Baca: Ahok Tanggapi Santai Penetapan Dirinya Sebagai Tersangka
Kepala Bareskrim Komjen Ari Dono Sukmanto menyatakan, penetapan tersangka itu dikeluarkan tidak dalam tekanan pihak manapun. Ia dan timnya bekerja profesional. Seluruh barang bukti ditelaah secara detail.

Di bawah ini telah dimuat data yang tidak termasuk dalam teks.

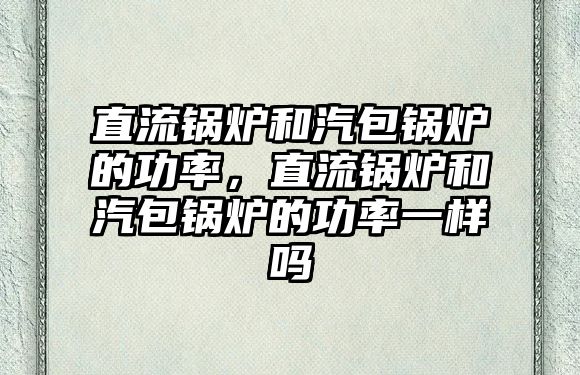 直流锅炉和汽包锅炉的功率，直流锅炉和汽包锅炉的功率一样吗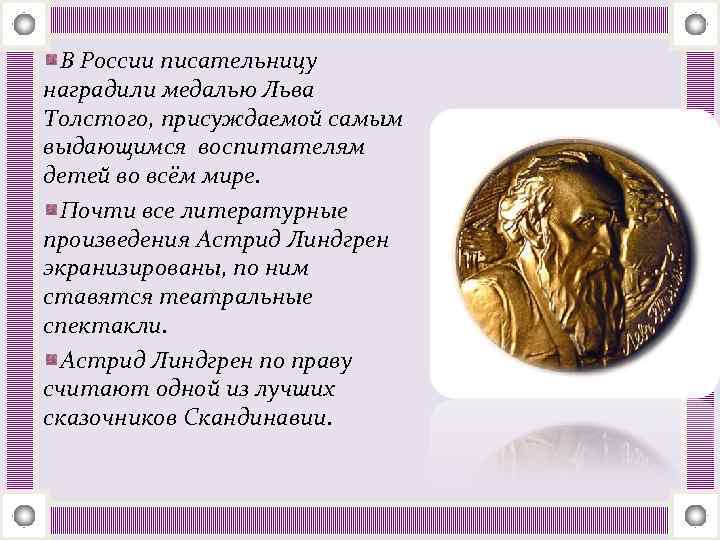 В России писательницу наградили медалью Льва Толстого, присуждаемой самым выдающимся воспитателям детей во всём мире.

Почти все литературные произведения Астрид Линдгрен экранизированы, по ним ставятся театральные спектакли.

Астрид Линдгрен по праву считают одной из лучших сказочников Скандинавии.

Лев Толстой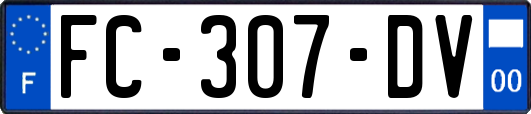 F
FC-307-DV
00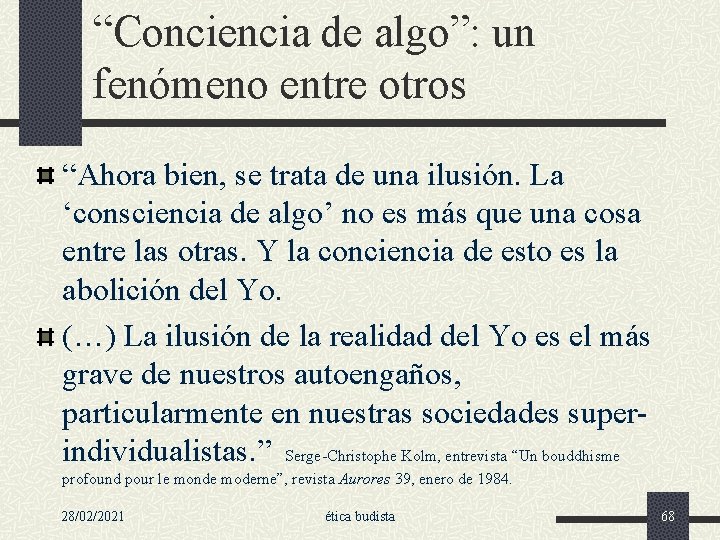 “Conciencia de algo”: un fenómeno entre otros

“Ahora bien, se trata de una ilusión. La ‘consciencia de algo’ no es más que una cosa entre las otras. Y la conciencia de esto es la abolición del Yo.

(…) La ilusión de la realidad del Yo es el más grave de nuestros autoengaños, particularmente en nuestras sociedades super-individualistas.” Serge-Christophe Kolm, entrevista “Un bouddhisme profound pour le monde moderne”, revista Aurores 39, enero de 1984.

28/02/2021 ética budista 68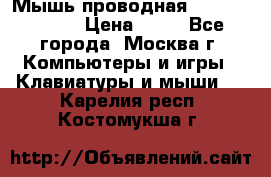 Мышь проводная Цена Все города Москва г Компьютеры и игры Клавиатуры и мыши Карелия респ Костомукша г

http://Объявлений.сайт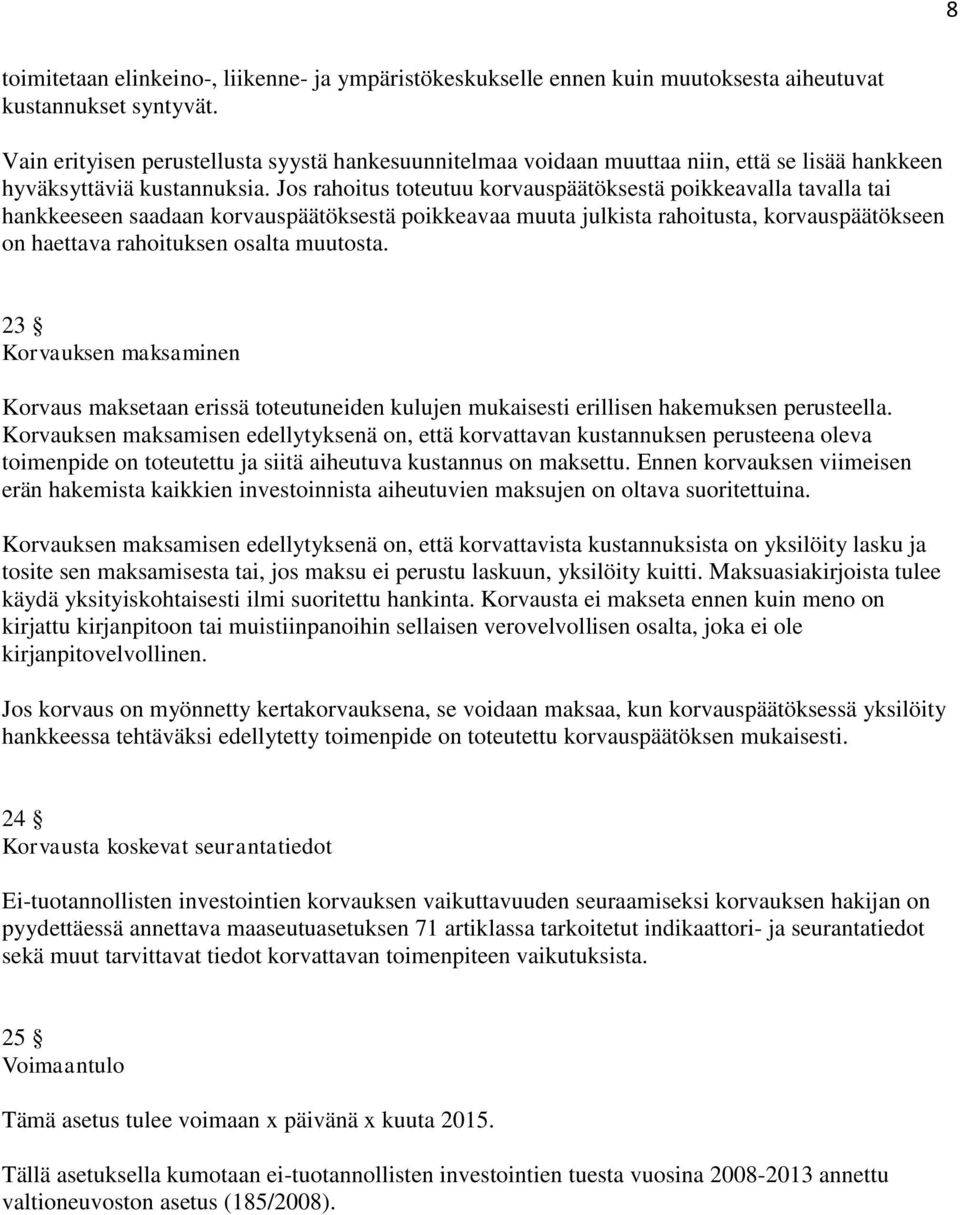 8

toimitetaan elinkeino-, liikenne- ja ympäristökeskukselle ennen kuin muutoksesta aiheutuvat kustannukset syntyvät.

Vain erityisen perustellusta syystä hankesuunnitelmaa voidaan muuttaa niin, että se lisää hankkeen hyväksyttäviä kustannuksia. Jos rahoitus toteutuu korvauspäätöksestä poikkeavalla tavalla tai hankkeeseen saadaan korvauspäätöksestä poikkeavaa muuta julkista rahoitusta, korvauspäätökseen on haettava rahoituksen osalta muutosta.

23 §
Korvauksen maksaminen

Korvaus maksetaan erissä toteutuneiden kulujen mukaisesti erillisen hakemuksen perusteella. Korvauksen maksamisen edellytyksenä on, että korvattavan kustannuksen perusteena oleva toimenpide on toteutettu ja siitä aiheutuva kustannus on maksettu. Ennen korvauksen viimeisen erän hakemista kaikkien investoinnista aiheutuvien maksujen on oltava suoritettuina.

Korvauksen maksamisen edellytyksenä on, että korvattavista kustannuksista on yksilöity lasku ja tosite sen maksamisesta tai, jos maksu ei perustu laskuun, yksilöity kuitti. Maksuasiakirjoista tulee käydä yksityiskohtaisesti ilmi suoritettu hankinta. Korvausta ei makseta ennen kuin meno on kirjattu kirjanpitoon tai muistiinpanoihin sellaisen verovelvollisen osalta, joka ei ole kirjanpitovelvollinen.

Jos korvaus on myönnetty kertakorvauksena, se voidaan maksaa, kun korvauspäätöksessä yksilöity hankkeessa tehtäväksi edellytetty toimenpide on toteutettu korvauspäätöksen mukaisesti.

24 §
Korvausta koskevat seurantatiedot

Ei-tuotannollisten investointien korvauksen vaikuttavuuden seuraamiseksi korvauksen hakijan on pyydettäessä annettava maaseutuasetuksen 71 artiklassa tarkoitetut indikaattori- ja seurantatiedot sekä muut tarvittavat tiedot korvattavan toimenpiteen vaikutuksista.

25 §
Voimaantulo

Tämä asetus tulee voimaan x päivänä x kuuta 2015.

Tällä asetuksella kumotaan ei-tuotannollisten investointien tuesta vuosina 2008-2013 annettu valtioneuvoston asetus (185/2008).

Baca: Politisi PDI Perjuangan Menilai Ada Unsur Politik dalam Kasus Ahok
Meski terdapat perbedaan pendapat di antara para saksi ahli, sebagian besar penyelidik sepakat untuk menaikkan kasus tersebut ke penyidikan. Ahok pun ditetapkan sebagai tersangka berdasarkan Pasal 156a KUHP Jo Pasal 28 ayat 2 UU Nomor 11/2008 Tentang Informasi dan Transaksi Elektronik. (pey)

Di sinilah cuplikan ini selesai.